Desperate parents Emily and Vice Saitu know the dark, tragic truth of poverty.
They lived with their four children in a cramped South Auckland hotel room for a month while waiting to be placed by Housing New Zealand.
Miracle-Chae is 17 and has cerebral palsy and a club foot, Elijah is 15 and has autism, and Tina, 14, and Siuli, 10, both have delayed learning disabilities.
The Saitu children didn't go to school for months as they shifted between addresses and the kids spent their days in the hotel room watching music videos.
The family spoke as part of a piece in the Guardian which painted a depressing picture of South Auckland.
Titled 'New Zealand's most shameful secret', the UK publication reads: "The Saitu family are a tragic portrait of New Zealand's most shameful national secret: an epidemic of child poverty that belies the image of a Pacific haven offering equality of opportunity and a prosperous, clean, healthy life of plenty for all.
"Catch a bus or two from Britomart in central Auckland, and after an hour and a half and you will arrive in the urban slum of South Auckland.
"Here, houses are wooden, damp and mouldy and often hold in excess of 10 people. Young children walk the streets in mid-winter with no shoes and gummy eyes. Looming over polluted streams and rubbish-strewn parks is the vast Double Brown Beer Brewery."
Emily Saitu said: "It's cut-throat in New Zealand. If you're struggling you get left behind," Emily told The Guardian.
"I feel like I am screaming for help.
"When I say we are desperate, people avoid my eye, they don't listen to me. They don't want to know that I am going crazy trying to make a life for my children."
Saitu told the Herald the family was living in Australia for four years helping family. They moved back early this year and stayed with family.

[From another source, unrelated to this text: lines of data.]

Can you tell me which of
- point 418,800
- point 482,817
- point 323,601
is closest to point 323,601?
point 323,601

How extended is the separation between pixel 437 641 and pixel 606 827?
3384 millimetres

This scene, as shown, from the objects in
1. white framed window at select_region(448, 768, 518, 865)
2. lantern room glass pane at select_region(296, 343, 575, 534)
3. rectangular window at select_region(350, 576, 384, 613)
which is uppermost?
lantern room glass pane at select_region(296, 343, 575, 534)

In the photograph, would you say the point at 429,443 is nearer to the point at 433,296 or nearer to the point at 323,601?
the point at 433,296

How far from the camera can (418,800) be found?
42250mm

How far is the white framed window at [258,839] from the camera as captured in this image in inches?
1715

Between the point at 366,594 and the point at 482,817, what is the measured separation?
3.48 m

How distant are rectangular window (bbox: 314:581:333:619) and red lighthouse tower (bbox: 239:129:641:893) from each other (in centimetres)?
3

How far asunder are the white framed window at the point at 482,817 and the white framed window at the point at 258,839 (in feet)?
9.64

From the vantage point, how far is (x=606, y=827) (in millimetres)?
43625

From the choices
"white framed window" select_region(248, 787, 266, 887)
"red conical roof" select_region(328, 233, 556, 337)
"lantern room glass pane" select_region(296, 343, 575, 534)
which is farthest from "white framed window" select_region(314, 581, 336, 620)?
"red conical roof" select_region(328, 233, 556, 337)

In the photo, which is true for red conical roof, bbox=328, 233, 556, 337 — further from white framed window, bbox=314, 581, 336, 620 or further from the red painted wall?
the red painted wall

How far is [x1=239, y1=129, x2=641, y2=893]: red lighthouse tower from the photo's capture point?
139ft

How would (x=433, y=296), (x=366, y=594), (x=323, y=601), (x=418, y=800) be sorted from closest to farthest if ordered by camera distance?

But 16 people in one house was too much and her kids weren't coping with the overcrowding. They then stayed in a motel funded by Housing New Zealand for a month but had to leave because the owners double booked it.
Since June, Action Against Poverty advocate Kathleen Paraha, who was previously unknown to the family, has volunteered her bedrooms.
They have been told there is a four-bedroom house available for them in Mangere on September 7, Saitu said.
"We've had all these issues and problems. It's hard enough when you have normal children, but children with disabilities, their mood patterns change. When you're living with other people it's just overwhelming sometimes.
"Everything is on hold. I can't focus on anything else until we get a house."
Saitu has been been begging the government to help her family. But life hasn't always been so difficult for the couple. Emily used to work as a secretary for the Ministry of Justice and her husband worked in a meat processing factory. Now they are both unemployed and look after the children.
She said more needs to be done to help families in poverty.
"I feel like I've been living in a cardboard box. Coming back to New Zealand was great but it was heartbreaking seeing people sleeping in cars. I heard about it but I couldn't believe it. It brought tears to my eyes.
"I'm looking at all the other families suffering in the same boat and I can't believe how New Zealand would turn its back. What they're creating is going to be worse than what they started with."
Ministry of Social Development spokesman Nic Blakeley said the Ministry of Social Development and Housing New Zealand have worked hard to find the family a home.
"Family circumstances and the medical conditions of the children meant the family had very specific housing requirements. These requirements, along with the need to find a house in South Auckland, an area of high housing demand, meant a suitable property was not immediately available."
Blakely said they have been trying to house the Saitu family since May. The ministry paid $8000 for emergency accommodation and put them on the social housing register on June 28 as high priority.
"Since then we have been in close contact with the family's agent - to discuss both social and private housing options, what support is available to move, and ensuring they continue to receive their full and correct benefit entitlement.
"It is disappointing that their case has been presented as an example of a family falling through the cracks - they've received significant assistance from government agencies, the community, and their agent, who has indicated they have been happy with the support offered. We've worked closely with housing providers to get a solution, and find a house."
All the Saitu kids have suffered serious respiratory illnesses from cold, damp homes in the past.
One third of New Zealand children, or 300,000, now reportedly live below the poverty line.
Unicef classify children living in homes who earn less than $28,000 a year or $550 a week as being in poverty. The number of children in poverty has doubled over the last 30 years.
Unicef New Zealand executive director Vivien Maidaborn told The Guardian New Zealand had normalised child poverty.
Prime Minister John Key said he would make child poverty a priority before the 2014 election.
His government's strategy is to get Kiwis off benefits and into jobs.